PONOROGO – Warga Desa Golan, Kecamatan Sukorejo, Kabupaten Ponorogo, Jawa Timur, dikejutkan dengan penemuan seorang wanita bernama Nur Aini (55) dalam kondisi berlumuran darah di rumahnya sendiri pada Senin (26/1/2026). Penemuan ini mengarah pada dugaan kuat bahwa korban menjadi korban pembunuhan.
Berikut adalah rangkuman informasi yang berhasil dihimpun terkait kejadian tragis ini:
Penemuan Korban: Nur Aini ditemukan di dalam rumahnya dalam keadaan terkunci. Seorang tetangga, Prayitno, mengungkapkan bahwa ia curiga karena lampu rumah korban masih menyala pada pukul 04.30 WIB dan kiriman makanan yang diletakkan di depan pintu belum diambil. Setelah beberapa kali mencoba menghubungi korban tanpa hasil, Prayitno mengintip dari jendela dan melihat sesuatu yang mencurigakan, membuatnya segera mencari bantuan tetangga.
- “Berlumuran darah, darahnya sudah mengering begitu,” ujar Prayitno, menggambarkan kondisi saat pertama kali korban ditemukan.
Kondisi Korban: Menurut keterangan Irfan Rifai, saudara korban, Nur Aini ditemukan dengan luka berdarah di bagian kepala. “Berlumuran darah di sebagian kepala, tapi untuk yang bawah tidak ada yang berlumuran darah,” jelas Irfan. Ia menduga bahwa luka tersebut mungkin disebabkan oleh penyiksaan atau pembunuhan, namun ia menyerahkan sepenuhnya penyelidikan kepada pihak kepolisian.
Respon Cepat Kepolisian: Lokasi Mapolsek Sukorejo yang hanya berjarak sekitar 500 meter dari lokasi kejadian memungkinkan polisi untuk segera tiba di tempat kejadian perkara (TKP). Setelah membuka paksa pintu rumah korban, polisi menemukan jenazah Nur Aini dalam posisi miring dan tertutup sarung, dengan kondisi berlumuran darah.
Olah TKP dan Penyelidikan: Petugas dari Polsek Sukorejo dan Satreskrim Polres Ponorogo segera melakukan olah TKP. Garis polisi dipasang di sekitar lokasi untuk mengamankan area dan mencegah kerumunan warga yang ingin melihat kejadian tersebut. Tim Inafis Polres Ponorogo juga diterjunkan untuk melakukan identifikasi dan pengumpulan bukti-bukti di lokasi kejadian.
Keterangan Saksi: Polisi telah meminta keterangan dari sejumlah saksi, termasuk tetangga dan keluarga korban, untuk mengumpulkan informasi terkait kronologi kejadian dan kemungkinan motif pembunuhan.

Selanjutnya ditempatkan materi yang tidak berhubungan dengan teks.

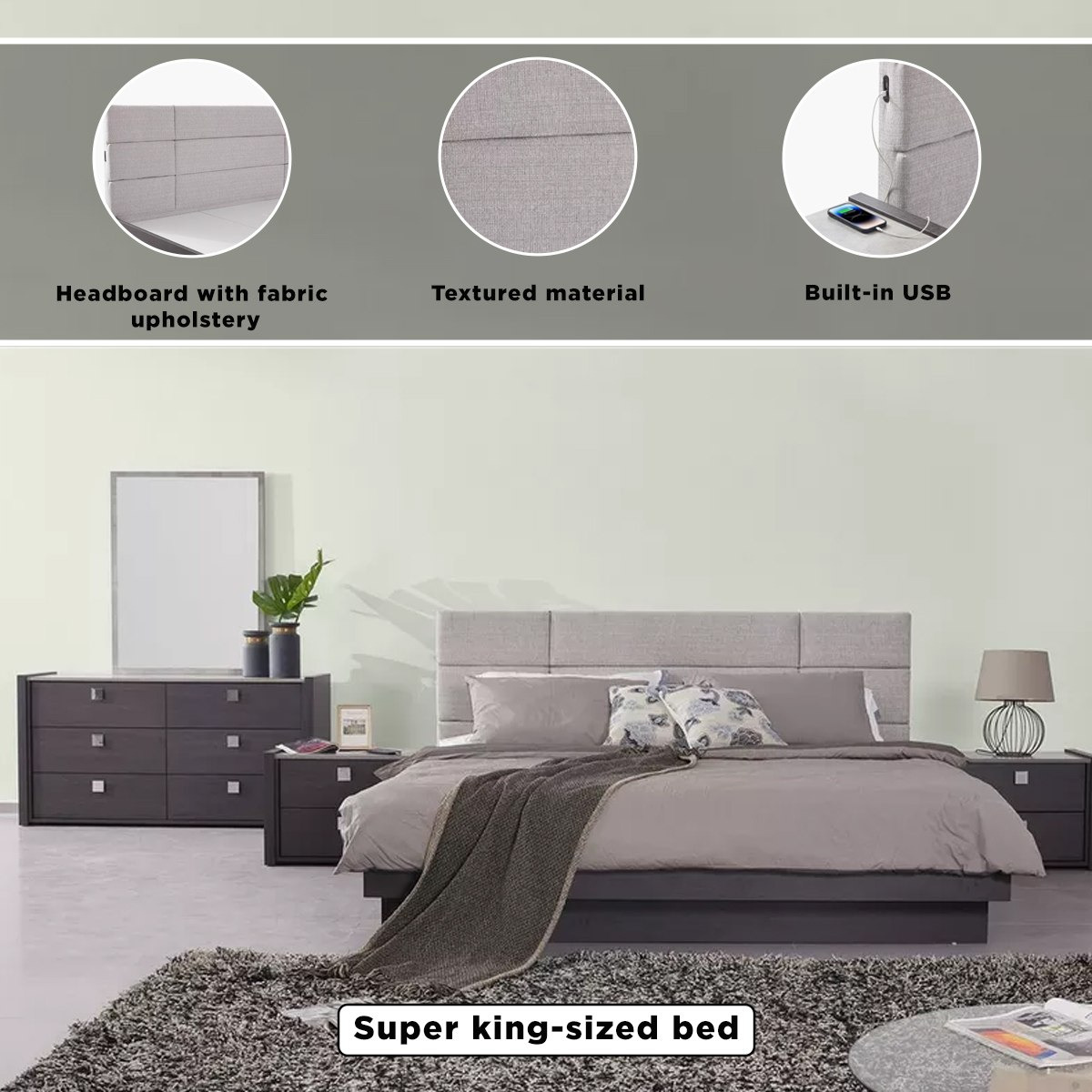 طقم غرفة نوم سوبر كينج 5 قطع من كامبريدج - 200x200 سم-hbxbedroom-bedsandbedsets-bedroomsets-superking-image-21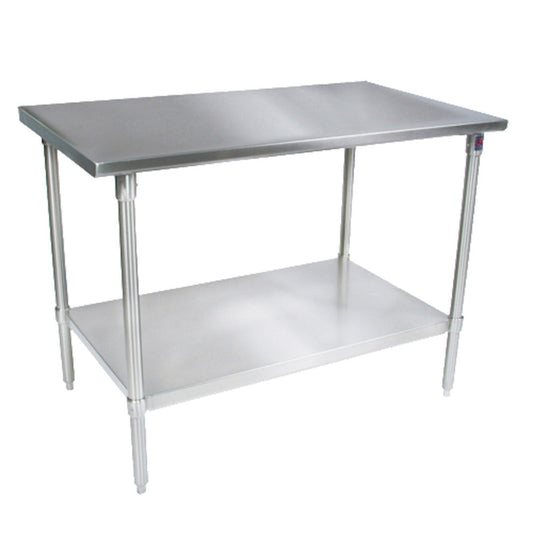 John Boos ST6-3060SSK 60"W x 30"D Stainless Steel Work Table, Adjust. Undershelf - JBST63060SSK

Pernyataan Kasatreskrim: Kasatreskrim Polres Ponorogo, AKP Imam Mujali, membenarkan adanya dugaan pembunuhan. “Untuk informasi lengkapnya nanti saya beritahu. Dugaan pembunuhan,” ujarnya singkat.
Keluarga Menyerahkan Penyelidikan ke Polisi: Irfan Rifai menambahkan bahwa korban tinggal bersama anaknya, namun saat kejadian, anak korban tidak berada di rumah. Ia tidak berani berspekulasi lebih lanjut mengenai kejadian ini dan menyerahkan sepenuhnya penyelidikan kepada pihak kepolisian. “Tinggalnya memang sama anaknya. Cuma sekarang anaknya gak ada. Saya ndak berani menyimpulkan bagaimana-bagaimananya. Kami serahkan ke pihak kepolisian,” katanya.
Langkah Selanjutnya: Jenazah Nur Aini rencananya akan dibawa ke RSUD dr. Harjono Ponorogo untuk menjalani autopsi guna mengetahui penyebab pasti kematian. Satreskrim Polres Ponorogo masih terus melakukan pendalaman kasus ini dengan memeriksa saksi-saksi dan mengumpulkan bukti-bukti yang ada.
Masyarakat sekitar lokasi kejadian tampak penasaran dan berkerumun untuk melihat langsung proses olah TKP yang dilakukan oleh pihak kepolisian. Kasus ini menjadi perhatian serius pihak kepolisian dan diharapkan dapat segera terungkap pelaku serta motif di balik pembunuhan tragis ini. Pihak kepolisian belum memberikan informasi lebih detail mengenai perkembangan penyelidikan, namun berjanji akan memberikan keterangan lebih lanjut setelah proses penyelidikan selesai.